Different strategies to reduce the FOM and improve the CRISPR nucleic acid-sensing performance. (a) Qualitative comparison of three common preamplification methods. (b) The reported catalytic rate constant (k_cat) of CRISPR effectors activated by different activators (double- and single-stranded DNAs or RNAs). (c) Schematic of using multiple crRNAs in the CRISPR assay. Introducing n different crRNAs in the assay results in n times more activated Cas in the system and thus increasing the cleavage activity. (d) Effect of digitalization on the product (cleaved reporter) concentration. Reducing the reaction volume effectively increases the signal concentration for a fixed CRISPR reaction time. (e) Comparison of the typical detection limit of various readout methods (C_min). (f) Back-of-the-envelope calculation of FOM improvement ratio using different strategies.

Use of Cas proteins with higher k_cat

According to Eq. 5, FOM has a reverse relation with the activated Cas catalytic rate (k_cat). Assuming all other factors remain the same, Cas proteins with higher k_cat would decrease the FOM of the CRISPR system. Different Cas proteins have shown different trans-cleavage activity with various catalytic rates ^{21, 64–69}. Figure 2b presents the k_cat of different CRISPR effectors reported by different groups ^{21, 37, 52, 64, 66–70}. It should be noted that these results do not cover all discovered Cas proteins. Further studies are needed to explore the kinetics of various uncharacterized Cas proteins. We observed four interesting features from these data. First, different Cas proteins have distinct k_cat. Cas13 effectors generally have a higher cleavage rate. For example, the average k_cat of LbuCas13a is around 1861 s⁻¹, much higher than the 279 s⁻¹ for LbCas12a with the dsDNA activator. Second, similar Cas proteins from different bacteria show different cleavage activity where the average reported k_cat for LbCas12a is two orders of magnitude larger than AsCas12a. Third, different activators would result in different cleavage activities. In the case of Lbcas12a, the average k_cat of dsDNA activator cases are around 100 times higher than ssDNA activators. Forth, we observed a significant dispersion between the reported k_cat for a specific Cas protein. For instance, the k_cat of Lbcas12a with a dsDNA activator ranges from 0.08 to 1089 s⁻¹. This result shows that the combination of identical Cas proteins with different sequences of crRNAs would result in different trans-cleavage speeds. In addition, Nguyen et al.⁶⁴ showed that crRNA extensions could also affect the Cas trans-cleavage activity. Their finding showed that adding a 7-mer ssDNA extension to the 3’-end of crRNA would improve the trans-cleavage activity of LbCas12a proteins (more than two times). It should be noted that all the k_cat values presented here are at the optimal temperature for the Cas proteins trans-cleavage activity (around 37 °C) ⁷¹. We believe changing the temperature would affect the k_cat of the Cas proteins, which alters the system’s FOM. The results from Figure 2b suggest that different combinations of Cas proteins, target activators, and crRNAs should be optimized to obtain the highest k_cat. From these reported data in Figure 2b, selecting an optimal enzyme could reduce the FOM up to 3 orders of magnitude.

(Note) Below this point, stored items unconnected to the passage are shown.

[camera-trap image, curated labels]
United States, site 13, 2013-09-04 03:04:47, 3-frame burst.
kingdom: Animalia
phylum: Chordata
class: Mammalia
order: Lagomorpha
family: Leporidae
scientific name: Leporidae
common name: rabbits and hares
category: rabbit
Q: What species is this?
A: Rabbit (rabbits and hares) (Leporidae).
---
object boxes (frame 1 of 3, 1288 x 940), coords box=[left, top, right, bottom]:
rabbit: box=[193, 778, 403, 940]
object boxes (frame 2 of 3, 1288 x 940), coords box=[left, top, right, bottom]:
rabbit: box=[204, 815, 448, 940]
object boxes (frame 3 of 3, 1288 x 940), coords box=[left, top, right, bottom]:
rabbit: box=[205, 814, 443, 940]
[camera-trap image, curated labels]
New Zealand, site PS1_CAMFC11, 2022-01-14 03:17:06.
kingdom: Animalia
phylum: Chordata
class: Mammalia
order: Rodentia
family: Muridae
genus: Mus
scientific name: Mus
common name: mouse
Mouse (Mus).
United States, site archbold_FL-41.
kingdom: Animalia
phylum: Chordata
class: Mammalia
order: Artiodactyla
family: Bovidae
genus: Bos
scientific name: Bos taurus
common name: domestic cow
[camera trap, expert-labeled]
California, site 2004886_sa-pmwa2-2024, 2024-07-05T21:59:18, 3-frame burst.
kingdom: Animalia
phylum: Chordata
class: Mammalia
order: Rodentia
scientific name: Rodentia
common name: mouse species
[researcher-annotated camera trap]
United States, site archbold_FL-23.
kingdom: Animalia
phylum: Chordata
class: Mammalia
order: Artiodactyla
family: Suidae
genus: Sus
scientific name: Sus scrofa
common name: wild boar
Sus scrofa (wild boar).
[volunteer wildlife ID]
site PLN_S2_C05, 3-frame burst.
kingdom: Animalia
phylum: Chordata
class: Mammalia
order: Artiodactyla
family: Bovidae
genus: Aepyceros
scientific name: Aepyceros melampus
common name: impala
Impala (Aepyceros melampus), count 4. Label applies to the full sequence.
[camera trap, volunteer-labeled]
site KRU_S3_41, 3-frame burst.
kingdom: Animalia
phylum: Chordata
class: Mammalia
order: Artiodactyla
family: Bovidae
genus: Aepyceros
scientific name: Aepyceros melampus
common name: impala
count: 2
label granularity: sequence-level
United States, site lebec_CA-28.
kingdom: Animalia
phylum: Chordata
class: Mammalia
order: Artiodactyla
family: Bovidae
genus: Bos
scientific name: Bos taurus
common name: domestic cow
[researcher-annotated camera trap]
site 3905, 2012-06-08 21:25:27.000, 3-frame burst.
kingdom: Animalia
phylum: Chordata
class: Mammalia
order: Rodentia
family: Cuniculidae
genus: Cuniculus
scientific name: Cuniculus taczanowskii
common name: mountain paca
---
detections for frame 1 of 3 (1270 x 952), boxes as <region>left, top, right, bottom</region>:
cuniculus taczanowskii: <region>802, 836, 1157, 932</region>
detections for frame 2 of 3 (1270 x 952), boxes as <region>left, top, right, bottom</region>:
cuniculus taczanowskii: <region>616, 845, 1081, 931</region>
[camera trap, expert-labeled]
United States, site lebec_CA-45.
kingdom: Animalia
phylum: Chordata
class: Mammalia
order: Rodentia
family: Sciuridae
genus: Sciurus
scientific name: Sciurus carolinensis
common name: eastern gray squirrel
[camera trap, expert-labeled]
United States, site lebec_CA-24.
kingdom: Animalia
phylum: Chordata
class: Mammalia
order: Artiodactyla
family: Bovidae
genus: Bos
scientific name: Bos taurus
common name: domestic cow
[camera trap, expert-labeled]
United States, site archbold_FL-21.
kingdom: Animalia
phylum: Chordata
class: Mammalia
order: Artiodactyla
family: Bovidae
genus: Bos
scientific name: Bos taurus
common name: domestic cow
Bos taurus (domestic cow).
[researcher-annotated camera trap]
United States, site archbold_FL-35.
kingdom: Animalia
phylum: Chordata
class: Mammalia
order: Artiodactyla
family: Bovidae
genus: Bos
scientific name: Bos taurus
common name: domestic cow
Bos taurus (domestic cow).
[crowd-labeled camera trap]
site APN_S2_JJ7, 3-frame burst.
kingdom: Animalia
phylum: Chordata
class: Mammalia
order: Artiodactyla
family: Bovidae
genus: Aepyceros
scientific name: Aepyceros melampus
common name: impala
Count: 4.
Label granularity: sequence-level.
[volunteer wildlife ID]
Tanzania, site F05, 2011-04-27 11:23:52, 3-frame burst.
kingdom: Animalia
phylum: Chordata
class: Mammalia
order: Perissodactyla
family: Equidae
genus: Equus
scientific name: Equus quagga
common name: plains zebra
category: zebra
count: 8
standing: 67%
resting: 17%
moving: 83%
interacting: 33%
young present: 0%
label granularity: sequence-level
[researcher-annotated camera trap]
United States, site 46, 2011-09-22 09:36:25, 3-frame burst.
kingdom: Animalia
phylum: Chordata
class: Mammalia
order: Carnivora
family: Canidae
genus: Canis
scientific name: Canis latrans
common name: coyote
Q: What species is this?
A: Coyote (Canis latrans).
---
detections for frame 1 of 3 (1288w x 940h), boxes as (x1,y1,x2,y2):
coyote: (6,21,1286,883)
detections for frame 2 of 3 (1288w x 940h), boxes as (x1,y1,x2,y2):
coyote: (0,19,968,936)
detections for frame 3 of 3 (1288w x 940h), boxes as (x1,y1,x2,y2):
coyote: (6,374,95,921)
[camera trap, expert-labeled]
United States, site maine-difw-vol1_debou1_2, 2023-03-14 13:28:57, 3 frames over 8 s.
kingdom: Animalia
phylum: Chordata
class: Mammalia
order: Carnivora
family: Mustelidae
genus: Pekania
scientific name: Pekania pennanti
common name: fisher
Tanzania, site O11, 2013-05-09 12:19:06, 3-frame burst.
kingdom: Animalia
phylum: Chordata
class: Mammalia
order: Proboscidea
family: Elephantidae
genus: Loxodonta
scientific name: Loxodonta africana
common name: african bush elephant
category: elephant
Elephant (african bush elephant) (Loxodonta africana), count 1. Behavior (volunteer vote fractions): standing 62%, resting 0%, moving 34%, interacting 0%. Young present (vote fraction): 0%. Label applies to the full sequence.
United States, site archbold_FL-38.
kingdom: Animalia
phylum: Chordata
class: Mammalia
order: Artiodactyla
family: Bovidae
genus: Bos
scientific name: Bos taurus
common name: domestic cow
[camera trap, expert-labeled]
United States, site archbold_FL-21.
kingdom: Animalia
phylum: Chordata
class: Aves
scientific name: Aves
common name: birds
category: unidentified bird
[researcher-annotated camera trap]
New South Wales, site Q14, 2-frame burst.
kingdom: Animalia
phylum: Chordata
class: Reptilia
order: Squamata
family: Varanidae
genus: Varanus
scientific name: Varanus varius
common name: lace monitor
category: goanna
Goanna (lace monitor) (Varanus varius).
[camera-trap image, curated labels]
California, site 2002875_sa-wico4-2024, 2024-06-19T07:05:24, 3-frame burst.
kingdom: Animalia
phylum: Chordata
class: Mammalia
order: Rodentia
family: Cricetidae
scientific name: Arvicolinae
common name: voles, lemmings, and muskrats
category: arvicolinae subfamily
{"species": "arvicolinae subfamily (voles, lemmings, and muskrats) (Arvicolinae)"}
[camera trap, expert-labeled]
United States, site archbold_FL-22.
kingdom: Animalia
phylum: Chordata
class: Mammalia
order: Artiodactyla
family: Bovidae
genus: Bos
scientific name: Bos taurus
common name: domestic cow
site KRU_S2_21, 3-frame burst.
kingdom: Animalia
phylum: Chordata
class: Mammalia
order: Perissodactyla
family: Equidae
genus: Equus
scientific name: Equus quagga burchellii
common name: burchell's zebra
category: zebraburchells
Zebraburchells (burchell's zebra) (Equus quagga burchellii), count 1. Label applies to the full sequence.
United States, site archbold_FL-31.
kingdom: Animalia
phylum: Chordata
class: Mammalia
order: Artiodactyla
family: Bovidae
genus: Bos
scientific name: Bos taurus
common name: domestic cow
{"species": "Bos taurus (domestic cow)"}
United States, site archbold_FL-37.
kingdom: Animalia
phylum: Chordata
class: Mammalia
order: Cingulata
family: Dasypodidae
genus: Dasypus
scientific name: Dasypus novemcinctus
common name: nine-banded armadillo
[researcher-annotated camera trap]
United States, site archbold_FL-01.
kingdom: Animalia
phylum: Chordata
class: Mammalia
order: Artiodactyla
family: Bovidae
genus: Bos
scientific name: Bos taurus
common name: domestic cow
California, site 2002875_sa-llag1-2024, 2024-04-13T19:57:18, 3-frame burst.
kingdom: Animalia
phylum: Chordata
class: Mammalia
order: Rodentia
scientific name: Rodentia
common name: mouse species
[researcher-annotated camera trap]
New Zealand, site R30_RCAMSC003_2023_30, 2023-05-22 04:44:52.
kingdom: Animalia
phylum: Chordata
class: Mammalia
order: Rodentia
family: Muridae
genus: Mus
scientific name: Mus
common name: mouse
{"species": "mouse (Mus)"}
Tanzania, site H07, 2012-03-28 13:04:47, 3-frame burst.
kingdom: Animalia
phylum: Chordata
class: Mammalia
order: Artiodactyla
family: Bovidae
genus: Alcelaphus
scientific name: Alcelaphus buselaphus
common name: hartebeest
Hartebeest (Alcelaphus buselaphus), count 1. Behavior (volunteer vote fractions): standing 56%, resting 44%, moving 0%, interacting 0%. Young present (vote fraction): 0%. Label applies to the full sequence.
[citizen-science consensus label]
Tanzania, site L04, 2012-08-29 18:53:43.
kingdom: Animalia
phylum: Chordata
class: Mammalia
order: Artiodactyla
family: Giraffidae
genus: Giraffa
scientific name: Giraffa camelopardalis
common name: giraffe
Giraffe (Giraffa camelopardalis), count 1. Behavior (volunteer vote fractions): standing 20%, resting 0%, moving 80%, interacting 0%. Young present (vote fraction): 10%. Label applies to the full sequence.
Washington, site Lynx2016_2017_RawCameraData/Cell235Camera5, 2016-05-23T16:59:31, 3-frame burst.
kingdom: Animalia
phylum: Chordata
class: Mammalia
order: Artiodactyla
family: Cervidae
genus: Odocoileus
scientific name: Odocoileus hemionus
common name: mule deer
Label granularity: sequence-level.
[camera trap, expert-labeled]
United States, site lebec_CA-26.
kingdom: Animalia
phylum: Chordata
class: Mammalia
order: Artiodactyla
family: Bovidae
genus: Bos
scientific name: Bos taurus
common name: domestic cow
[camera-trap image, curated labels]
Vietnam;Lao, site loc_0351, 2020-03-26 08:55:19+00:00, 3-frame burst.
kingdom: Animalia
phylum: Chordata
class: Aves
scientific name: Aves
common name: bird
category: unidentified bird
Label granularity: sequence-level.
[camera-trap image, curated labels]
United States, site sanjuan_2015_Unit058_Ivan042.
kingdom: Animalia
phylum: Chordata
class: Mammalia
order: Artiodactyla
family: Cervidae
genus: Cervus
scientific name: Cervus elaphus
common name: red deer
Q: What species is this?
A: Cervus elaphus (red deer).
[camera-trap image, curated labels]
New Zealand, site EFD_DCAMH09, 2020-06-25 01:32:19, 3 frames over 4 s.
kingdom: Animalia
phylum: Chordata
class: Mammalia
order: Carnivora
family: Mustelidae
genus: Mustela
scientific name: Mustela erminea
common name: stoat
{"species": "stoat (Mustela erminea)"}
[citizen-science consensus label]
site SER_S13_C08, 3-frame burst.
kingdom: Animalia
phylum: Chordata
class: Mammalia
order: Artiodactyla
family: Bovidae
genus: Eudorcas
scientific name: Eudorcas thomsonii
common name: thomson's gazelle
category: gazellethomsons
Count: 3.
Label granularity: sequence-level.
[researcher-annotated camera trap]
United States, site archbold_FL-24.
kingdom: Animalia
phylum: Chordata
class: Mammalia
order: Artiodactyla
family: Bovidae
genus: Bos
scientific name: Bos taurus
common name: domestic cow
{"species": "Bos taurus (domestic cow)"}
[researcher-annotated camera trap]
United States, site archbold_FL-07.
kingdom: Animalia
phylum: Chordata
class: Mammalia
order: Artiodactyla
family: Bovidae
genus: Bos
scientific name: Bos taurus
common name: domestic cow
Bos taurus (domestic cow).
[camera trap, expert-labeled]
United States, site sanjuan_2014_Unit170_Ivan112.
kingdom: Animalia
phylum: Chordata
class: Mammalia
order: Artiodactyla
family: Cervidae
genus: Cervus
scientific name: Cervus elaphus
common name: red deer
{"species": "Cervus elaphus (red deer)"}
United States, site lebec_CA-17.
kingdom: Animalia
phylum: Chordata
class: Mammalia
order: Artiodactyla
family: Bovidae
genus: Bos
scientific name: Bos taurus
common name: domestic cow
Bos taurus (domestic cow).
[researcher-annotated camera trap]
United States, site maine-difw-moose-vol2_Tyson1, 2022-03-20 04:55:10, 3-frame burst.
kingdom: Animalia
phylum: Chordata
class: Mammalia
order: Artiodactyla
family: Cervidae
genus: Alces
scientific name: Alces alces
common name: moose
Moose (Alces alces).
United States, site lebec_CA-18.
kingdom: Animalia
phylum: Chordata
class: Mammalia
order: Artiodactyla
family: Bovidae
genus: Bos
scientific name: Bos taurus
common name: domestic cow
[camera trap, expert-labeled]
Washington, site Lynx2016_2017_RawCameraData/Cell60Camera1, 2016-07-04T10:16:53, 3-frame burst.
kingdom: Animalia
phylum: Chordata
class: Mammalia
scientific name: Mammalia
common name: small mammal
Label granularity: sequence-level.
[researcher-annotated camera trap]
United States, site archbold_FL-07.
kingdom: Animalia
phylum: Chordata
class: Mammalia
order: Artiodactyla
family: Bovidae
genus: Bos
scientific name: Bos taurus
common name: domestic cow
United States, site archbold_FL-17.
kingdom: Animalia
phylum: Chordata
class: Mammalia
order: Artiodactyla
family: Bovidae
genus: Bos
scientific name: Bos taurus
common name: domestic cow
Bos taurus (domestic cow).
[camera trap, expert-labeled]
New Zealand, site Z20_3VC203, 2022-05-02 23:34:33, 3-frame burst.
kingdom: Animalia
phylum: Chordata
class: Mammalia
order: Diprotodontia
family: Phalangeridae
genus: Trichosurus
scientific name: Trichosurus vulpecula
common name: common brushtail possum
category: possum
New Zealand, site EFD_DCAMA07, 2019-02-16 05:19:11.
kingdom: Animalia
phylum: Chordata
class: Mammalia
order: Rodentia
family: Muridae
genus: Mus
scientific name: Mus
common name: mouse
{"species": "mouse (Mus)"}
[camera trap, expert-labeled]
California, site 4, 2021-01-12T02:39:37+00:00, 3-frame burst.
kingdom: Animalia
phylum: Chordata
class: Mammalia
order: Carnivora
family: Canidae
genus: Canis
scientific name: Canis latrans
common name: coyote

Use of multiple crRNA in the reaction

Another strategy to reduce the FOM of CRISPR systems is the use of multiple crRNAs. Combining different crRNAs with the Cas proteins would enhance the population of Cas/crRNA binary complex in the same reaction. Consequently, one target would activate multiple Cas proteins in the assay (Figure 2c). Considering that different crRNAs would have different kinetics properties (K_M and k_cat), the reaction speed with multiple crRNA can be written as:

$$v=N_{1}A{\sum }_{i=1}^n\frac{{k_{cat}}_i\left[S\right]}{K_{M_i}+\left[S\right]}$$ (6)

where n is the number of crRNAs in the assay. Based on Eq. 6, increasing the number of crRNA could increase the cleavage rate.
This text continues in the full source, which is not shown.